INDIANAPOLIS, Ind. (Nov. 17, 2015) – CBS4 spent 2 weeks investigating drivers blatantly breaking the law right outside of the Marion County Traffic Court.
“You know, and I know everybody in here don’t got license. They done drove here while suspended and they driving away while suspended,” said one suspended driver we stopped coming out of court.
We watched half a dozen drivers each day appear in court for driving on a suspended license, then walk right out to the parking lot and drive away.
Judge Marcel Pratt presides over traffic court, and he’s heard every excuse in the book.
“Oh no judge, my mothers in the car waiting for me. Sheriffs come back in, no mother was in the car. Oh no judge, I didn’t driver. Yes you did. And they tell me right in front of my face and then walk out the door,” said Judge Pratt.
Driving with a suspended license could mean a year in jail and up to a $5,000 fine. Judge Pratt believes the situation is serious, but he has to weigh whether the punishment fits the crime.
“You look at the punishment behind what they’re doing. Do you want to sanction someone with jail who is either unemployed, under employed, supporting a family,” said Judge Pratt. “Losing their job is going to make it harder for them to pay the tickets to resolve the issue. It’s like a rock in a hard place.”

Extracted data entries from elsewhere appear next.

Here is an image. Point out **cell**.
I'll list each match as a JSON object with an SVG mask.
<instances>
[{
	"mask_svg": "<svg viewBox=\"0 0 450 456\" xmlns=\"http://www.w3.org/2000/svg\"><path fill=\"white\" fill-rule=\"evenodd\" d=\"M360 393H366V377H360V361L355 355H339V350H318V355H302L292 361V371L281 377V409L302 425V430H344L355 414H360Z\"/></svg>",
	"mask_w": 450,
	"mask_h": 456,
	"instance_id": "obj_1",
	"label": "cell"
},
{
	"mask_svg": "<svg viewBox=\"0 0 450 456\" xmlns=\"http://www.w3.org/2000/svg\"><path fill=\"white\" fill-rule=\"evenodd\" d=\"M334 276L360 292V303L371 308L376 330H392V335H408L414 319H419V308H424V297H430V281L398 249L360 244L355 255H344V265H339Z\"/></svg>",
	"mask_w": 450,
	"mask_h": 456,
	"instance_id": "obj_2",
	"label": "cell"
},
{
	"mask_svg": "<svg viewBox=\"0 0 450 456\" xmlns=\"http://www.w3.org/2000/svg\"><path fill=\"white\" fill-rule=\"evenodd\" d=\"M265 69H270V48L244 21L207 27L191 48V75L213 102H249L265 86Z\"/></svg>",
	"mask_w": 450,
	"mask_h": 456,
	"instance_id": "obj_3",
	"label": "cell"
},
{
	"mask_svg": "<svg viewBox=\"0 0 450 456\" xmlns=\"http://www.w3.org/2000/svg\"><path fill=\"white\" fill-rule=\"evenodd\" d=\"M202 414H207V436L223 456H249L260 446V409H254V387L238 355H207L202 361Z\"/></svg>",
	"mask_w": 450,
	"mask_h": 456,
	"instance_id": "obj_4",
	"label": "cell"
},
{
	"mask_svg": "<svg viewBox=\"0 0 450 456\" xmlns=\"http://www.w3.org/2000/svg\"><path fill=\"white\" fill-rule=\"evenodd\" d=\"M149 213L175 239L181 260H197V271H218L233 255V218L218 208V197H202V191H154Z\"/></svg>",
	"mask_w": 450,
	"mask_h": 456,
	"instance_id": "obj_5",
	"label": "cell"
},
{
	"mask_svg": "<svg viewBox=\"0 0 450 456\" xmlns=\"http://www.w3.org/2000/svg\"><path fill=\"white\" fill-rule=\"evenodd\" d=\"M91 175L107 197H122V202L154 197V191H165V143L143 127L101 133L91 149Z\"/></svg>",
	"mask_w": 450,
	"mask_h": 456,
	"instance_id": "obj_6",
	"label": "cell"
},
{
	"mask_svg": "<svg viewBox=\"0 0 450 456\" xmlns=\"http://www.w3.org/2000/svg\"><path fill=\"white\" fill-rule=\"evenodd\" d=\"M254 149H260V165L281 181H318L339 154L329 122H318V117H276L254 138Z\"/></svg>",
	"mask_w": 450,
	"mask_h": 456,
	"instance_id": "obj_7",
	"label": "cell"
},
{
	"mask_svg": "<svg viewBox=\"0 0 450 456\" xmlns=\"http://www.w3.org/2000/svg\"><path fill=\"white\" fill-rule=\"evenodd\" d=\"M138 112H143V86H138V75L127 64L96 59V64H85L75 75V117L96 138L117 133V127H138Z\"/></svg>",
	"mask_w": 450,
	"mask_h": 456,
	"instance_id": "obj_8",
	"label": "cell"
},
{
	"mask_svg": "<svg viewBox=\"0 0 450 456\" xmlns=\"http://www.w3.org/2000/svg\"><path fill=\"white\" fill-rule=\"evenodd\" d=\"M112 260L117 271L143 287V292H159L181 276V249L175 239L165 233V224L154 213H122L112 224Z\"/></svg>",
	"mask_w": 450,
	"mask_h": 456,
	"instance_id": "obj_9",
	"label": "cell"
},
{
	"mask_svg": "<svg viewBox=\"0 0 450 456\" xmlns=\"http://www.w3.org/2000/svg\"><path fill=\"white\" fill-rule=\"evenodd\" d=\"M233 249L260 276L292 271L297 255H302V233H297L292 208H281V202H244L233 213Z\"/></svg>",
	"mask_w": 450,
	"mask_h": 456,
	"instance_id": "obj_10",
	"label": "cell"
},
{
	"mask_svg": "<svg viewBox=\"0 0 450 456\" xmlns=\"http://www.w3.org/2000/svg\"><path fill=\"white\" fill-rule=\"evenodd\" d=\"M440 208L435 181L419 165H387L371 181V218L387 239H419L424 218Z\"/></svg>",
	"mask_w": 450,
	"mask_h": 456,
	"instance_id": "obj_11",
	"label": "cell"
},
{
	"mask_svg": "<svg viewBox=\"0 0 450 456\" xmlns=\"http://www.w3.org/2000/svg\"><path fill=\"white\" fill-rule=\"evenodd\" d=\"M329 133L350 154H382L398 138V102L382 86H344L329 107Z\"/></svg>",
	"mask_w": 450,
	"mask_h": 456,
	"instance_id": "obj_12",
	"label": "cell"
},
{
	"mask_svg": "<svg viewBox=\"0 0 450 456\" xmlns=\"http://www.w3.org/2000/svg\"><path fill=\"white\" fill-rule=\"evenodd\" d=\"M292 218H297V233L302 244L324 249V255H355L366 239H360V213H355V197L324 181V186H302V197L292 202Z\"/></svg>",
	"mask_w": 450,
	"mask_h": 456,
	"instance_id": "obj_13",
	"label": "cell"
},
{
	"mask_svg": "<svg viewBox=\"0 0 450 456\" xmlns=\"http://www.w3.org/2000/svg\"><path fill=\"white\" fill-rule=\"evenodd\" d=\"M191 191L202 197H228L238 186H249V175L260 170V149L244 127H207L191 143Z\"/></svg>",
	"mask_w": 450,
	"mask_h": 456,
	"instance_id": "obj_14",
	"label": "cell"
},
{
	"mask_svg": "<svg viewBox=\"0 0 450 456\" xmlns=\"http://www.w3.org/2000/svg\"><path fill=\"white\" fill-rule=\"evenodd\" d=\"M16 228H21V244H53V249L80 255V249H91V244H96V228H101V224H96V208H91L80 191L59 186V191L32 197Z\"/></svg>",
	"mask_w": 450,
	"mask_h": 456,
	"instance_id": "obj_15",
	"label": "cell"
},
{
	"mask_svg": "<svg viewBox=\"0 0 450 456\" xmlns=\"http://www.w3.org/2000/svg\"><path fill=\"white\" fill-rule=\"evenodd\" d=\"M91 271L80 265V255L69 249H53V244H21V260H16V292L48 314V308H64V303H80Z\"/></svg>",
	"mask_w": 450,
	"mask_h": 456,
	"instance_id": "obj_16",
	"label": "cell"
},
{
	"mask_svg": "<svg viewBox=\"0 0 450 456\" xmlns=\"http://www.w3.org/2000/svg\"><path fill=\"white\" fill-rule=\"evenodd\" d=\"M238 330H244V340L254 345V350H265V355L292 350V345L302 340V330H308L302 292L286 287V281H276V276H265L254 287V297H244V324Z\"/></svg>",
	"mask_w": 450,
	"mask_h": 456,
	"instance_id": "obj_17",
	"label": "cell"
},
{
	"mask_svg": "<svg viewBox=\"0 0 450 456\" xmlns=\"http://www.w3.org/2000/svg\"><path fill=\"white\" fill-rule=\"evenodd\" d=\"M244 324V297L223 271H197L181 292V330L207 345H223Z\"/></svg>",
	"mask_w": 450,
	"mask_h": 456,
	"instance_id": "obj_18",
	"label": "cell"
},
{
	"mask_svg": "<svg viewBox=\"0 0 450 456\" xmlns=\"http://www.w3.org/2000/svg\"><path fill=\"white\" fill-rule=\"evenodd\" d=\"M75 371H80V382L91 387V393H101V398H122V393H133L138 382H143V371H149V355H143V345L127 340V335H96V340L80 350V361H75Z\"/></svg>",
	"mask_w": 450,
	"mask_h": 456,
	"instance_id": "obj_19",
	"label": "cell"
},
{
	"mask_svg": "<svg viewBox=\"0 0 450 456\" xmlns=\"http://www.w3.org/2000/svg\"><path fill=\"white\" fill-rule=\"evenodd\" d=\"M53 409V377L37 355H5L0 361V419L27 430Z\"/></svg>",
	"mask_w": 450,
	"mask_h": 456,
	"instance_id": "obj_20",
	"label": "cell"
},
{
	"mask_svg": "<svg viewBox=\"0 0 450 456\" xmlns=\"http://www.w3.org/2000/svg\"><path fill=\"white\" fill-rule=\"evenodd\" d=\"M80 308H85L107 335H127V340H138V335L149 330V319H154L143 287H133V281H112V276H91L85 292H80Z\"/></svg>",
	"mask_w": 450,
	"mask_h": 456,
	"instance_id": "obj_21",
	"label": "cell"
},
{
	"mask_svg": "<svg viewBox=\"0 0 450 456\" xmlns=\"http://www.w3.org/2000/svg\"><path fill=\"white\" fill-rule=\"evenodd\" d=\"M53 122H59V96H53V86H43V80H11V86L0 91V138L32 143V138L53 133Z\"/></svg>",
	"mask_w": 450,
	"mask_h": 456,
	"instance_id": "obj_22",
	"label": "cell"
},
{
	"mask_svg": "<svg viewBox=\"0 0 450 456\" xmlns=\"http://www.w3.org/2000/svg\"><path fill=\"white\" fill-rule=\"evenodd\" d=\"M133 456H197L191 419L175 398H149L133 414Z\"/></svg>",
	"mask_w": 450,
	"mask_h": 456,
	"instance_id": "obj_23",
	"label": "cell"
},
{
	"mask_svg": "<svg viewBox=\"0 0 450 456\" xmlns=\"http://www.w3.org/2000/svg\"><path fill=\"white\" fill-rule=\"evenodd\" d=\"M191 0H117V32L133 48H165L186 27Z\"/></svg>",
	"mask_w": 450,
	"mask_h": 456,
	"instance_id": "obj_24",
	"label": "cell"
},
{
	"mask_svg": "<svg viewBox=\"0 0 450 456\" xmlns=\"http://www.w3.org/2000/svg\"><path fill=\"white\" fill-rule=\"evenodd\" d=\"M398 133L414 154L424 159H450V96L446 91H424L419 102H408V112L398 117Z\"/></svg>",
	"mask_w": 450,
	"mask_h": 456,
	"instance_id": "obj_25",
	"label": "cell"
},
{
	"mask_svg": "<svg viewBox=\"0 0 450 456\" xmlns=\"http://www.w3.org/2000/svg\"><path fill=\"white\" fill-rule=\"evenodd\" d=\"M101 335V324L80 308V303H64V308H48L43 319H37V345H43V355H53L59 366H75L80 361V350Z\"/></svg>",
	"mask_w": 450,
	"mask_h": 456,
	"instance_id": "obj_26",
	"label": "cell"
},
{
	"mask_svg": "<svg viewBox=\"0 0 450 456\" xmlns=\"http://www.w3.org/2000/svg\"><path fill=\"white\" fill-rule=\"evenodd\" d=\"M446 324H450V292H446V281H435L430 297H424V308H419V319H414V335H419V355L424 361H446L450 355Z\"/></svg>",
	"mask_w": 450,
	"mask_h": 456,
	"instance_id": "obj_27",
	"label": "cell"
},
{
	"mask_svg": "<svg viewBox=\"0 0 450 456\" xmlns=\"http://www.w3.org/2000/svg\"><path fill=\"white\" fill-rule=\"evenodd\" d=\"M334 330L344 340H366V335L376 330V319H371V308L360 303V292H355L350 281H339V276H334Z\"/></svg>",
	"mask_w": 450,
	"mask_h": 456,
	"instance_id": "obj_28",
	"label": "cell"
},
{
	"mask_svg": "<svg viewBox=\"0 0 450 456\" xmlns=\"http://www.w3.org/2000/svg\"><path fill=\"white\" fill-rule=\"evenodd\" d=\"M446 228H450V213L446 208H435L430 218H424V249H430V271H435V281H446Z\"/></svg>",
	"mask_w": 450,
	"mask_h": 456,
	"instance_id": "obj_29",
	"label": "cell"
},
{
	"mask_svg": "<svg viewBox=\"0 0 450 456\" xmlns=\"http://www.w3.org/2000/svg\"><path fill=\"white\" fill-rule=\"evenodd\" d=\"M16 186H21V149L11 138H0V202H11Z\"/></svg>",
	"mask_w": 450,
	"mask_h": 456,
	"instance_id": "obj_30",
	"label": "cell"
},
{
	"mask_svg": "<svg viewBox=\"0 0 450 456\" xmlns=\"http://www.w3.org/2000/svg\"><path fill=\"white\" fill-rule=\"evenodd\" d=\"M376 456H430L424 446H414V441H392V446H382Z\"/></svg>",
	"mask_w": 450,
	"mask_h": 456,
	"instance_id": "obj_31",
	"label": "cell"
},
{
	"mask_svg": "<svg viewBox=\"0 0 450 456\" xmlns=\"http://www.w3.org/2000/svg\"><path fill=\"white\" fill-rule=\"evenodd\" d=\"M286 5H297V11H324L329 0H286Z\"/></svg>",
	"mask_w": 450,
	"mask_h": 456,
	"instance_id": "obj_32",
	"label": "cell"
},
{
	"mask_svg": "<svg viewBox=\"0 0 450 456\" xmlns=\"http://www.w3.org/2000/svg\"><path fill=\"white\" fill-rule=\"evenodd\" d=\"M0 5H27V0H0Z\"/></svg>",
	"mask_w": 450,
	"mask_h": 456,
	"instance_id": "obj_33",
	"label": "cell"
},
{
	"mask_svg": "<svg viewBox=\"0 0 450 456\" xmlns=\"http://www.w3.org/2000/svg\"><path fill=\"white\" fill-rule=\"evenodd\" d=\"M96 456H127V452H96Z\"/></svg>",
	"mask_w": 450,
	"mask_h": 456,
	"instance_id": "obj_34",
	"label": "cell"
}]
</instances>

But these suspended, and therefore uninsured, drivers are putting everyone else in a hard place every time they get behind the wheel. CBS4 started digging to find out how they’re getting away with it and who is responsible.
The Marion County Sheriff’s Office staffs traffic court, but it turns out there’s a fine line over who is responsible for the parking lot.
“Those court line deputies are not to leave that facility. That’s their responsibility. Were they to follow individuals to the parking lot or beyond that, that’s not what their responsibility is,” said Lt. Col. Louis Dezelan with the Marion County Sheriff’s Office.
Legally, the parking lot is IMPD’s jurisdiction. The problem is officers cannot stop people without cause, and it’s the deputies who see these suspended drivers walking out of court.
The issue comes down to communication between agencies.
“I think we’ve started that based on your report, and I have talked to people at IMPD,” said Dezelan.
IMPD responded to the CBS4 investigation and started working with the deputies.
“We’re out here today after learning from what you told us about the individuals leaving traffic court after they’ve been told by the judge not to drive because they’re suspended. We’re trying to basically put a stop to that,” said IMPD Officer Andrew Hannaford.
We saw officers stop two suspended drivers who drove away from court, and both were issued summons to return to court. Officers towed one of the cars, the driver had 16 suspensions and 12 convictions for driving while suspended.
“You can write tickets all day long, they’re not gonna pay them,” said Hannaford. “But as soon as you take away their wheels, that’s when you hurt them in the pocket book.”